• Stated goal 1: List the types of content that the content strategy guide says a content strategy can include.
• Stated goal 2: Continue the content strategy guide from the point where it stops.

• Excerpt to read:
A solid content strategy can produce amazing results for your business, like increased targeted traffic, more influence in your field, and increased revenue.
In this guide, you’ll learn how to create a content strategy framework. By implementing everything you’re about to learn, you’ll grow your search engine traffic, improve your authority, and bring more customers to your door.
This is our exact strategy when creating successful content marketing campaigns for our website and clients.
What Is A Content Strategy?
Content strategy refers to creating and managing digital media to achieve specific business goals. This can include written, audio, and even video content.
Overall, your content creation strategy aims to bring your company measurable results, whether related to more visitors, greater brand awareness, or more customers in your sales pipeline.
A content strategy isn’t just SEO or content marketing, either. But it encompasses both of these channels.
It can be defined as the set of guidelines to help plan, create, and manage your content.
Why Is A Content Strategy Important?
Without a content development strategy, achieving any business goals you’ve decided upon will be hard.
Instead of working from a detailed plan, you’ll follow the publish-and-pray approach of writing random articles and hoping they move the needle.
On the other hand, a documented content marketing plan can help with the following:
- Make you way more effective at content marketing
- Make you less stressed and frazzled (you have a detailed map you’re following)

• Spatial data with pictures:

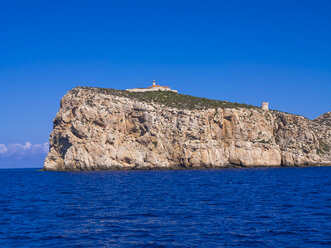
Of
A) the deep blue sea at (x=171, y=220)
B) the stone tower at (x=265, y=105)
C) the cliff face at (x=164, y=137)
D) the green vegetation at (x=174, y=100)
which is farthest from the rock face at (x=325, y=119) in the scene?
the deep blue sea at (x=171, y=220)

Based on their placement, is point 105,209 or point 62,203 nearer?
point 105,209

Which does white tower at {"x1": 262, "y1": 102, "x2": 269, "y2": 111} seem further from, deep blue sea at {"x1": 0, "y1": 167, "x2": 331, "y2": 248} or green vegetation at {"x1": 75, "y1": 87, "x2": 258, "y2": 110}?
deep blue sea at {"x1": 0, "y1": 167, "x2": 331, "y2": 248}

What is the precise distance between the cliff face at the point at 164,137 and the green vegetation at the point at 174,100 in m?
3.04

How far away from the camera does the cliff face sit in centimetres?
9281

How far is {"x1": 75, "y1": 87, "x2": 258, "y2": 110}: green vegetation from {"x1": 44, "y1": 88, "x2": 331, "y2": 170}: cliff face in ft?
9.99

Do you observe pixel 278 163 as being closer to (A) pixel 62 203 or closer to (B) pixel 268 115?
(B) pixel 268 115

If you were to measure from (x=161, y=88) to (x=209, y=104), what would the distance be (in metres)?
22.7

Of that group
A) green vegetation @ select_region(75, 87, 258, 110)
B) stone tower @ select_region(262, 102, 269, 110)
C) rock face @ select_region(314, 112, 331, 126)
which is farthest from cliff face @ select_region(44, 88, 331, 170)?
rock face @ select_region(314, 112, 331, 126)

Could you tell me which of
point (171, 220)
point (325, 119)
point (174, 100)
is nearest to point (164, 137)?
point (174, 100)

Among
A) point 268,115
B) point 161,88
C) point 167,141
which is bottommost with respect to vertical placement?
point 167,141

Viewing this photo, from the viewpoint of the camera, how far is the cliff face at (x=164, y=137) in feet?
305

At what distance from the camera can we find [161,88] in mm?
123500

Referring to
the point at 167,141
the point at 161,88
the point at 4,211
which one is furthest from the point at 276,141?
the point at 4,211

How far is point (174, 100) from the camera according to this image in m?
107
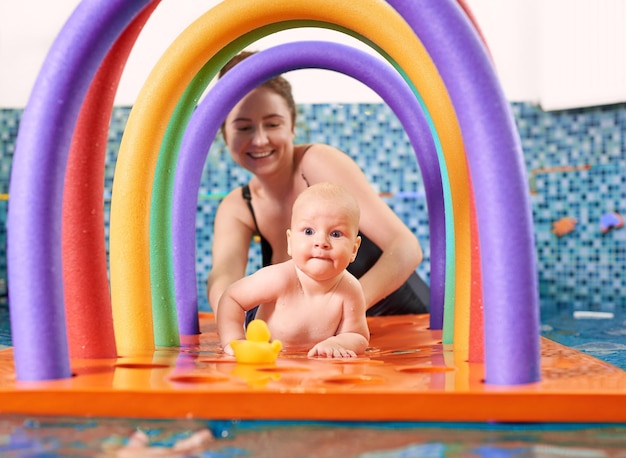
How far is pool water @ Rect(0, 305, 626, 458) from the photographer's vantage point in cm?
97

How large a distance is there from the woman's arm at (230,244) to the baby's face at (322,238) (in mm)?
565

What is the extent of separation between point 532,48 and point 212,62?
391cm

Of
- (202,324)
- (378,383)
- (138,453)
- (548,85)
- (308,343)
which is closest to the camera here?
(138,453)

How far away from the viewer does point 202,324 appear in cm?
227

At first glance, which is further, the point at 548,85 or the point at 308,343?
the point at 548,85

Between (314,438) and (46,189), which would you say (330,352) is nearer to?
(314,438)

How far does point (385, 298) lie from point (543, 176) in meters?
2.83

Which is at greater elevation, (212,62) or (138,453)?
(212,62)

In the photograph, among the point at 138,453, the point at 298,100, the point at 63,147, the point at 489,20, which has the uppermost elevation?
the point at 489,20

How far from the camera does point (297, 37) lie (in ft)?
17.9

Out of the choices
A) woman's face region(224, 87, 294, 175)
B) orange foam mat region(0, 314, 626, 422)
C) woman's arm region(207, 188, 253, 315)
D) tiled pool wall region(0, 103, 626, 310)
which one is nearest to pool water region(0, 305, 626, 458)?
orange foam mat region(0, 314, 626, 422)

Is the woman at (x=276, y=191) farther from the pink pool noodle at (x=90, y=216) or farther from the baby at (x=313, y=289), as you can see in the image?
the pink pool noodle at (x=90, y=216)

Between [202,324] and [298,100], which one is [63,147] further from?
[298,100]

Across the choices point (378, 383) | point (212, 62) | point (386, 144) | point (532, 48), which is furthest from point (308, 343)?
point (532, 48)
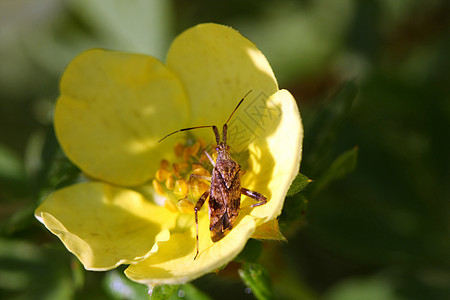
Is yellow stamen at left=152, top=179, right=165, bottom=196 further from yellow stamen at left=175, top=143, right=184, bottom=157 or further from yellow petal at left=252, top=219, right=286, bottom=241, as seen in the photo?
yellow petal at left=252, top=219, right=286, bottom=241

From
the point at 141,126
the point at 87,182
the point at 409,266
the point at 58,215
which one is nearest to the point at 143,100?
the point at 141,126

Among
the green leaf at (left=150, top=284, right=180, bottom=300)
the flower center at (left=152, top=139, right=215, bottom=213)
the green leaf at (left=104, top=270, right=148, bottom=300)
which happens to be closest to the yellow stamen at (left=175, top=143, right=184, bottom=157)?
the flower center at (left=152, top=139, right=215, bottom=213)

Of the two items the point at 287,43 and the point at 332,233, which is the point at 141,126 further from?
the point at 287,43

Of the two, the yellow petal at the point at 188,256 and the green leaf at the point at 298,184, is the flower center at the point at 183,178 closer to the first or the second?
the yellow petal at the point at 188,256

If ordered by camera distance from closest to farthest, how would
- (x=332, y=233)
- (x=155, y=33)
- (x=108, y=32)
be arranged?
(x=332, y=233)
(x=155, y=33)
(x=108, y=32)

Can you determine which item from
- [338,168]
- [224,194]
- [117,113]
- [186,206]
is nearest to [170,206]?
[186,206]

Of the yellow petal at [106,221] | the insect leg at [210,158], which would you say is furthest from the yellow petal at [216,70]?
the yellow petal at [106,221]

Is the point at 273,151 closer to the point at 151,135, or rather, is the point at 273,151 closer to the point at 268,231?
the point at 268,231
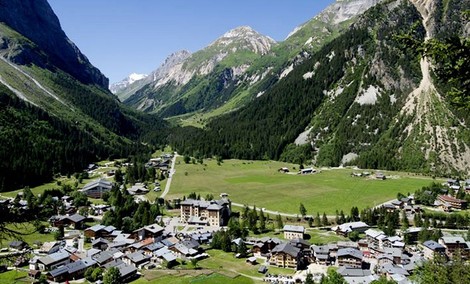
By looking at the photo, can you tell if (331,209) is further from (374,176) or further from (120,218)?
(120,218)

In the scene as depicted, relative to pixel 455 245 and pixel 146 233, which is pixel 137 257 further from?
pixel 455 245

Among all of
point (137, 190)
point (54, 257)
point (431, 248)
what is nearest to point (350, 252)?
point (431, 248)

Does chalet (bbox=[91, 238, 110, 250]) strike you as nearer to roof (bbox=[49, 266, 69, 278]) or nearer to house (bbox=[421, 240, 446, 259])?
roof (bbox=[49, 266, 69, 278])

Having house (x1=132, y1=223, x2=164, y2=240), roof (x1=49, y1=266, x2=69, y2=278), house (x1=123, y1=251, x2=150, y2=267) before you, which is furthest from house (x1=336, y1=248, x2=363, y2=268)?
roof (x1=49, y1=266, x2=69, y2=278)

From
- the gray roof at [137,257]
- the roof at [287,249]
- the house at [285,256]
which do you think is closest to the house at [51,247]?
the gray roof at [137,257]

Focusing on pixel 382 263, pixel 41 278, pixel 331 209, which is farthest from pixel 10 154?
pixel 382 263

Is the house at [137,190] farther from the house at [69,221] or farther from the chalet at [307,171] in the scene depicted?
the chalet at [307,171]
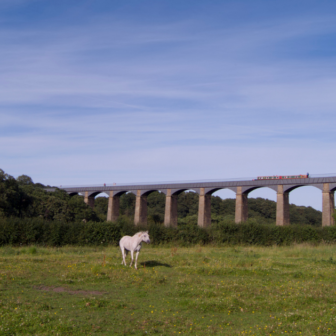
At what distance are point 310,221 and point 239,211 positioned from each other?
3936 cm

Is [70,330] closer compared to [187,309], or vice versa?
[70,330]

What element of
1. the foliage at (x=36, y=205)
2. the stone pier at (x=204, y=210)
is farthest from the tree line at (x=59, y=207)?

• Reply 1: Written, audio, and video content.

• Reply 2:
- Have more time for content promotion and other aspects of your digital marketing strategy
- Able to dedicate more time, energy, and money to your content efforts
Here are a few reasons you’ll want a content strategy in place:
It supports your larger business goals.
With an overarching content marketing strategy in place, you’ll be able to see how your content efforts support larger goals.
Even goals that seem more ethereal, like improving brand awareness and growing website authority. A robust content creation strategy can even attract high-level employees into your world.
Without a content strategy, your onsite and offsite content creation efforts don’t fit the puzzle, and you’ll be wasting your time and money.
You can see what’s working.
Even the best-laid-out website content strategy won’t always deliver the results you anticipated. Predicting what will succeed is difficult, and this is doubly true if it’s your first time executing a content creation strategy.
To succeed, you’ll need to test, experiment, and refine your strategy continuously. Luckily, there are tools that will give you accurate data and feedback so you can see what your readers and visitors are responding to most.
It helps you publish quality content consistently.
Succeeding with content marketing requires a consistent publishing schedule. You need to have your articles mapped out and a clear direction as to where you’re heading.
Publishing content isn’t about volume alone but covering every topic you want to highlight in-depth. Instead of publishing one-off content pieces whenever you feel like it, you’ll be able to publish a steady flow of content.
This also provides feedback on other goals, such as giving you more data to work with when refining your strategy.
How to Develop a Content Strategy
These are the steps to follow to create a content strategy:
- Set your business goals
- Define your target audience
- Research your audience's content needs
- Identify what's working for competitors
- Run a website content audit
- Develop a content marketing plan
- Create the best content possible
- Optimize your content for the web
- Publish and promote your content
- Measure the effectiveness of your content strategy
1. Set your business goals
Content marketing can be very effective, but it’ll be hard to generate an ROI if you don’t have goals you can aim towards.
Without creating tangible and achievable goals, it’ll be nearly impossible to determine if your content is hitting the mark.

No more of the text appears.